The law-of-the-case doctrine bars relitigation of issues that a court decided explicitly or by necessary implication in a prior appeal. See State Farm Mut. Auto. Ins. Co. v. Williams, 824 F.3d 1311, 1314 (11th Cir. 2014). There are three “discrete exceptions” to the law-of-the-case doctrine. We may revisit previously decided issues when: “(1) new and substantially different evidence emerges at a subsequent trial; (2) controlling authority has been rendered that is contrary to the previous decision; or (3) the earlier ruling was clearly erroneous and would work a manifest injustice if implemented.” Id. (quotation omitted).

An appeal from an order granting or denying a petition for a writ of error coram nobis is a civil appeal for purposes of Fed. R. App. P. 4(a). Fed. R. App. P. (4)(a)(1)(C).

Marchesseault failed to identify the procedural vehicle by which he seeks to vacate his plea agreement. His motion is best construed as a petition for a writ of error coram nobis because he already completed his sentence. Thus, no other forms of relief are available to him. Consequently, the civil appeal rules govern and his appeal is timely.

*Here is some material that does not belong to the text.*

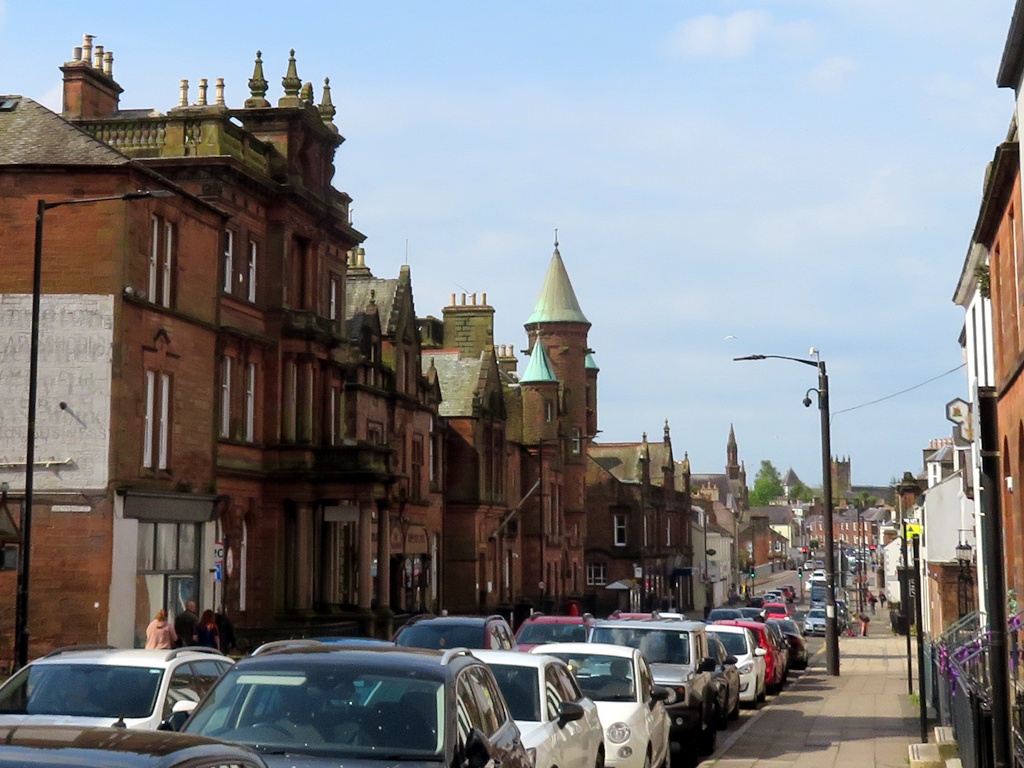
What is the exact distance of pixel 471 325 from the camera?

However, his attempt to obtain coram nobis relief is barred by the law-of-the-case doctrine. None of the three exceptions apply because there was not a subsequent trial, there is no contrary controlling authority, and the earlier ruling was not clearly erroneous. State Farm Mut. Auto. Ins. Co., 824 F.3d at 1314. Nonetheless, no fundamental error exists entitling him to writ of error coram nobis. Mills, 221 F.3d at 1203–04.